Friday, September 26, 2014

All Pozzie Baby

Annie is looking around the doctor's exam room, "Is there a clock in here?"  "Ah, no." Dr. Kim response with a laugh,"That's your heart!" Patient shrugs shoulders and sighs out loud. 

And that was the extent of negativity at my six week follow up visit yesterday. It was all pozzie, baby! (Pozzie is Libby's newest word; slang for positive. This is the same woman who also gave you poopalacha; slang for negative. But I digress.)

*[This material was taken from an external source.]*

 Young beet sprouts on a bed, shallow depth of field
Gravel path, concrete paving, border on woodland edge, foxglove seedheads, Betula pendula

The headline is that I won't be going back till next year. ONE YEAR. As in scram kid, don't wanna hear from ya. Fine, fine, fine with me. Some of my favorite quotes/moments from the appointment:

"Isn't that beautiful?" Surgeon reference to my EKG. 

"You look so great." 
"Oh, that's so nice. I showered today. And brushed my hair."
But by the 5th to 10th mention of "you look so great," I just am beaming proudly at their gushing. 

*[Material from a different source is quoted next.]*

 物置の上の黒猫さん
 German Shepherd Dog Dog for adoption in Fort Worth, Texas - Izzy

"You'll be graduating to the normal echo lab now. You are no longer a congenital patient."
Meaning the defect I was born with, is now gone baby gone.

"Its so quiet in there now. Wow." Cardiologist reference to my heart beat through a stethoscope. "It used to be SO loud. All the blood through that tiny hole." 

My own experience in the echo lab shook me. I was laying quietly on my side and the stereo speakers of the ultrasound machine blasted my heartbeat against the walls. My new heartbeat. Listening to it the first time. Made me wanna cry. No. Don't cry. Getting teary eyed all over again now. It's just so beautiful. It's no longer LUB DUB SWISH. LUB DUB SWISH. (Swish was the regurgitation of blood flowing backwards through the valve b/c the flaps didn't close properly aka leaky valve.) It's simply, LUB DUB. LUB DUB. LUB DUB. It's so clean. It's so quiet. It was one of the best moments of my life. 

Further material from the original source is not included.